Acrostic Sonnets

 Lonely As A Cloud

 Life's trials left me lonely as a cloud
 On high until I found some daffodils,
 Not in an adventitious golden crowd
 Extending by a lakeside near some hills
 Like Wordsworth in his poem, but below
 York's city walls on sloping grassy banks,
 Arrayed in row upon enticing row.
 So I plucked half a dozen from the ranks
 And clasped them and, like Wordsworth, felt a rapt
 Companionship that filled me with renewed
 Light-heartedness ... until a copper tapped
 On my left shoulder and rebuked me—"Dude,
 Unlicensed flower picking's stealing"—then
 Detained my blooms ... to leave me lone, again.

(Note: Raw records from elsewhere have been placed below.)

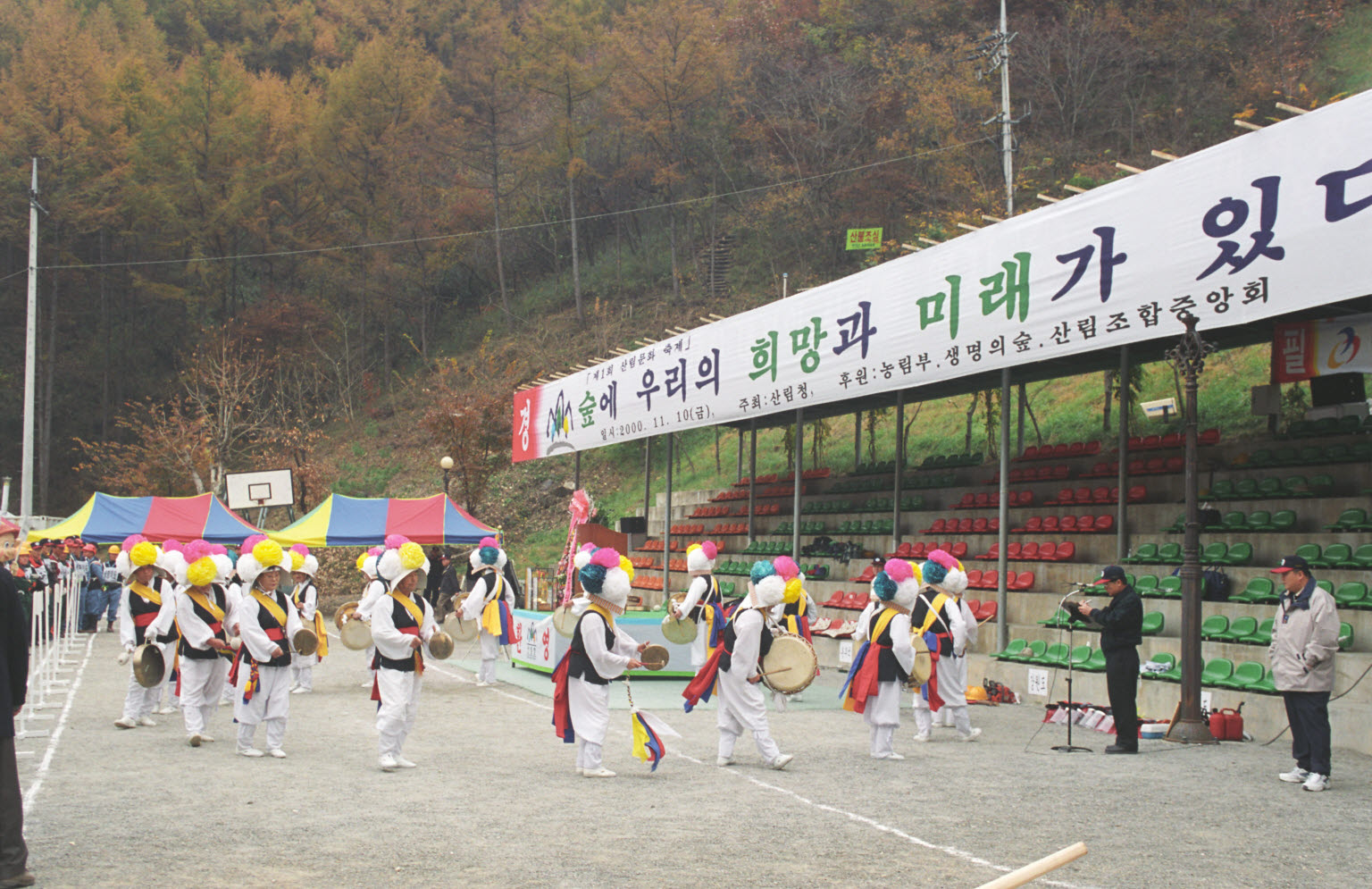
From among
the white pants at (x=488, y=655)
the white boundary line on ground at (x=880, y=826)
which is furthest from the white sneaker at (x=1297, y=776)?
the white pants at (x=488, y=655)

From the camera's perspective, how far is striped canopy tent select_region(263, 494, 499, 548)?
75.3 ft

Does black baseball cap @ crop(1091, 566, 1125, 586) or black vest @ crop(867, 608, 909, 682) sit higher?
black baseball cap @ crop(1091, 566, 1125, 586)

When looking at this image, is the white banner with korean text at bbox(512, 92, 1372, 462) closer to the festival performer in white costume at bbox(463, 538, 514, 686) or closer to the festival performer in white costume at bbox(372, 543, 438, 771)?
the festival performer in white costume at bbox(463, 538, 514, 686)

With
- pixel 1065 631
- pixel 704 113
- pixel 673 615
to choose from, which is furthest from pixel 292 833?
pixel 704 113

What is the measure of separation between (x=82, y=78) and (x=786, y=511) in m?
40.5

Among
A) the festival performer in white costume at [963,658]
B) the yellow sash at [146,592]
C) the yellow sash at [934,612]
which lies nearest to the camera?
the yellow sash at [934,612]

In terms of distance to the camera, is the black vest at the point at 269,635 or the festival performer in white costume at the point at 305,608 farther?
the festival performer in white costume at the point at 305,608

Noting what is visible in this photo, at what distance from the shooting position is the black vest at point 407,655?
9.34 m

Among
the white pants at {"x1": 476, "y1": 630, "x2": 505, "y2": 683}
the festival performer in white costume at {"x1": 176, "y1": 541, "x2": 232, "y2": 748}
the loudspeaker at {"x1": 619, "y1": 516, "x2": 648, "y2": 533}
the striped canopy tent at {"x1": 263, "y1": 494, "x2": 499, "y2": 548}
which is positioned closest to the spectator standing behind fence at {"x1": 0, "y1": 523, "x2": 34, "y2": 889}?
the festival performer in white costume at {"x1": 176, "y1": 541, "x2": 232, "y2": 748}

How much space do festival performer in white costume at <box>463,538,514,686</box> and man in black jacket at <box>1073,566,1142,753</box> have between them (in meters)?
8.32

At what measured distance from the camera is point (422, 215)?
5350 centimetres

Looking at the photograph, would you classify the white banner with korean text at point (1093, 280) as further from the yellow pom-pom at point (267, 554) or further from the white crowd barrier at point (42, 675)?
the white crowd barrier at point (42, 675)

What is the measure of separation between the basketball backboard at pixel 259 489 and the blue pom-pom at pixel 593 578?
80.2ft

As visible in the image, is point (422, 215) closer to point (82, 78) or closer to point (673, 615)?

 (First published in the Spring-Summer 2024 issue of
  Rat's Ass Review)
 Security Lights

 Sweet dreams are recommended: wellness guides
 Encourage you to spend eight hours a night
 Cocooned in bed with darkness on all sides,
 Untroubled by incursions, which a light
 Repels when motion sensors turn it on ...
 It's on. It isn't meant to make you rise,
 Though does. There's nothing there. The moth has gone.
 You curse the safety expert who supplies
 Lights calibrated by AI to keep
 Intruding moths from tripping wires—you're owed
 Good money, since the bugs that stop your sleep
 Hide not outside, but in the expert's code ...
 Then you turn off the lights and, back in bed,
 Sleep soundly till at dawn you rear your head!